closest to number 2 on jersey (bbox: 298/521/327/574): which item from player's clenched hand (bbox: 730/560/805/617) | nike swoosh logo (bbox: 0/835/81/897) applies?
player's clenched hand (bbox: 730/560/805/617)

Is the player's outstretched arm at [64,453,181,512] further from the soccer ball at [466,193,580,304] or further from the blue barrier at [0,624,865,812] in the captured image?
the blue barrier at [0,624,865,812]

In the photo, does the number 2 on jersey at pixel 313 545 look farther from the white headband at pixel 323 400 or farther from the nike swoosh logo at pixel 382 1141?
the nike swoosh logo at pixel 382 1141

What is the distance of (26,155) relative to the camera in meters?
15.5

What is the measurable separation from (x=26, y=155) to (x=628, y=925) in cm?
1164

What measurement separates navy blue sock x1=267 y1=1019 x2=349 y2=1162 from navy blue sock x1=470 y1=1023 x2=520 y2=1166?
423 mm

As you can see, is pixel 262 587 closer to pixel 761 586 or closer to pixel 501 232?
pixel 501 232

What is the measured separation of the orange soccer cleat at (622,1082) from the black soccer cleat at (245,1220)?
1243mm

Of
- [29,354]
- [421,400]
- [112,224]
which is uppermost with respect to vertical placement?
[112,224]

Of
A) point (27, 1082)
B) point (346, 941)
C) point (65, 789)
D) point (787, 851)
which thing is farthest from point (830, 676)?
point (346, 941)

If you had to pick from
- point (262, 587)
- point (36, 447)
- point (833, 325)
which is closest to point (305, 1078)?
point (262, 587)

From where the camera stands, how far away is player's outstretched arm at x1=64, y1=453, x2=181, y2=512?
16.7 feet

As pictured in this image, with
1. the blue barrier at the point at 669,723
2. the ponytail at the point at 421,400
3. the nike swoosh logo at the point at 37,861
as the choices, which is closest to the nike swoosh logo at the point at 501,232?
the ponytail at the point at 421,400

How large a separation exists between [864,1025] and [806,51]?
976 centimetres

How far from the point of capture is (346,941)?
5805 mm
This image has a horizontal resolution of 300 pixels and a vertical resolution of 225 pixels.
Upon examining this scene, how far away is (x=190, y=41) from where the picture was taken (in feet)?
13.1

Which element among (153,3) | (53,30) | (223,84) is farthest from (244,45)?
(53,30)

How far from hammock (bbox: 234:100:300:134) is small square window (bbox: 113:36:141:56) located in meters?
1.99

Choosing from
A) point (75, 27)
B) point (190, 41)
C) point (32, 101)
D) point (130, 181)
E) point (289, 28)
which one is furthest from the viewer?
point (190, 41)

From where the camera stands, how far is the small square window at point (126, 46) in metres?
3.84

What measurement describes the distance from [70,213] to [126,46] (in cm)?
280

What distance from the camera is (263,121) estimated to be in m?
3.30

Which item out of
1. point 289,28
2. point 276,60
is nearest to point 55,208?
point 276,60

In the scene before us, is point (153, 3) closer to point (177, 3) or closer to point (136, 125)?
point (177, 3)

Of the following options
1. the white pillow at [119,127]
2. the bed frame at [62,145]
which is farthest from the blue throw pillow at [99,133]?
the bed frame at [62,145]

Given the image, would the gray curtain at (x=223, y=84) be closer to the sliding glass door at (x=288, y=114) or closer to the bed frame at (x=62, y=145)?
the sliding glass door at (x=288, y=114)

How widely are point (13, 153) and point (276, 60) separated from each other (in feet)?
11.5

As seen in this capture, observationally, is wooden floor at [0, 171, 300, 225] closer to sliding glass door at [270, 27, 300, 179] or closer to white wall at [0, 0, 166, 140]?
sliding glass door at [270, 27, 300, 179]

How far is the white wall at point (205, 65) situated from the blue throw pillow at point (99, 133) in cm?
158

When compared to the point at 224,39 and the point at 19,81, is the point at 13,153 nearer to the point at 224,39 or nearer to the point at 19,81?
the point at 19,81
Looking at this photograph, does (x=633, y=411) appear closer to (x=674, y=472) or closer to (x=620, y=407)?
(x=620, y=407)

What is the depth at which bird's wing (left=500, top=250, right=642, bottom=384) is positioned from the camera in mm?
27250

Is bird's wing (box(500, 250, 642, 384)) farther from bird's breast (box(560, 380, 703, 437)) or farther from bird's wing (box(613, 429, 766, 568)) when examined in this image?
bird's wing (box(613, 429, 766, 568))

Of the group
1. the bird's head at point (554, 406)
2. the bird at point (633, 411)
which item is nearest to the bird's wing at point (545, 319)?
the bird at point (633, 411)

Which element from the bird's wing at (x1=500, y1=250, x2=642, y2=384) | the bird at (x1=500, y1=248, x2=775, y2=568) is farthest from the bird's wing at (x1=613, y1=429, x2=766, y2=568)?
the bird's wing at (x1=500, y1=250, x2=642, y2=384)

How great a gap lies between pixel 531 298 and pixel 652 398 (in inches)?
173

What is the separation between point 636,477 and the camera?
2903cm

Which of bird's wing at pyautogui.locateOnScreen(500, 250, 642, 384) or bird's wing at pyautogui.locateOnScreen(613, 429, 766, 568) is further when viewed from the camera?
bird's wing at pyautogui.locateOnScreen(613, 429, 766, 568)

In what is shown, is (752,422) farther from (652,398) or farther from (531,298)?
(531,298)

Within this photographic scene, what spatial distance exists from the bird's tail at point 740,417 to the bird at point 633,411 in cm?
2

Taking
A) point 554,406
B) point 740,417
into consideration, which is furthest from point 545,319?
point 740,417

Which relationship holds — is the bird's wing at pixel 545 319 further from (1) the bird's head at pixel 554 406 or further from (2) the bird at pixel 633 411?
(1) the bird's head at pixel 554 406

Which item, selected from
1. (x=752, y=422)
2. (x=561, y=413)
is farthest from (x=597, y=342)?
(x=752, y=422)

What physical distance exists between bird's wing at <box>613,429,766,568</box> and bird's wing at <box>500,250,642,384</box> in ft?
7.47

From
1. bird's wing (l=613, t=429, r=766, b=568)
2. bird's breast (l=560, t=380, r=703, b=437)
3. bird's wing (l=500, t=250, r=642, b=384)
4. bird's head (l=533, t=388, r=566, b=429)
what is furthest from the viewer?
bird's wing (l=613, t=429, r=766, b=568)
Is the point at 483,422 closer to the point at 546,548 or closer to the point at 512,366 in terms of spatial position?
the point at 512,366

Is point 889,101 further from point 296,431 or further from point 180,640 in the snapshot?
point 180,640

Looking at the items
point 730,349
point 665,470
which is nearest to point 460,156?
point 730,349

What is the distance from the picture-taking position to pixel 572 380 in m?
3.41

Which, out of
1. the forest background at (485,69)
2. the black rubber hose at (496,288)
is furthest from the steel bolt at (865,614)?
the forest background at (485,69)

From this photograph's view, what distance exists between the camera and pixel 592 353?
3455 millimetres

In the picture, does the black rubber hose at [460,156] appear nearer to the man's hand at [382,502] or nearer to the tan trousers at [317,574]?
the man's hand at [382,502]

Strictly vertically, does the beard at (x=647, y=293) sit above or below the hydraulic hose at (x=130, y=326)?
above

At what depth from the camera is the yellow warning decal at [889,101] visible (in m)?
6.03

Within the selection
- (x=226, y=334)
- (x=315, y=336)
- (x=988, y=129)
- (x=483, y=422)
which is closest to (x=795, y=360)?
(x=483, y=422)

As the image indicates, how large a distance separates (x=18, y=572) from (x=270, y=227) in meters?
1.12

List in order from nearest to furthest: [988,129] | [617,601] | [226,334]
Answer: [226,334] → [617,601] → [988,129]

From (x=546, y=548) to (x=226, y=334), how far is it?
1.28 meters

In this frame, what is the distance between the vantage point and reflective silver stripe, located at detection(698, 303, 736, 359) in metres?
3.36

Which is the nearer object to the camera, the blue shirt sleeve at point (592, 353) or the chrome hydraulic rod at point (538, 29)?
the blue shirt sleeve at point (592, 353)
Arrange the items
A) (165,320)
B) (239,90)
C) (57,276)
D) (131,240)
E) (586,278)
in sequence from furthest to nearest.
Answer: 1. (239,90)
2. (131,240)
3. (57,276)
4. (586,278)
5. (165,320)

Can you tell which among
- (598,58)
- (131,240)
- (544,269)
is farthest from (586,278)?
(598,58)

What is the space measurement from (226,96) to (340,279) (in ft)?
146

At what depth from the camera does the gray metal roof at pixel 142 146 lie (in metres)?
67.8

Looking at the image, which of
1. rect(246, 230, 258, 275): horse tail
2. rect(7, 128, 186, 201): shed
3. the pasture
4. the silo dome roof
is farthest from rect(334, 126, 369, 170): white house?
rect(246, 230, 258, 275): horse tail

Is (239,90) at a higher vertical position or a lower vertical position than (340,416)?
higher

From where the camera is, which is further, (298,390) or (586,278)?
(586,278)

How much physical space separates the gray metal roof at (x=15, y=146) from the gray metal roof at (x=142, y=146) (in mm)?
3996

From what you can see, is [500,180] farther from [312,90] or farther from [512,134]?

_ _ _ _

◆ Written task ◆
Please write out again the lines from the one containing "Is (239,90) at" through the end of the lines, requests included. Shift every number in their answers up by 80, whether it is a coordinate or a distance.

◆ Exercise response ◆
Is (239,90) at a higher vertical position or a lower vertical position than (340,416)?
higher

From where the camera is, which is further, (298,390) or (586,278)?
(666,358)

How much physical space separates the gray metal roof at (x=15, y=146) from the gray metal roof at (x=142, y=146) (in mm)?
4076

From what you can see, is [500,180] farther from [312,90] or farther from [512,134]?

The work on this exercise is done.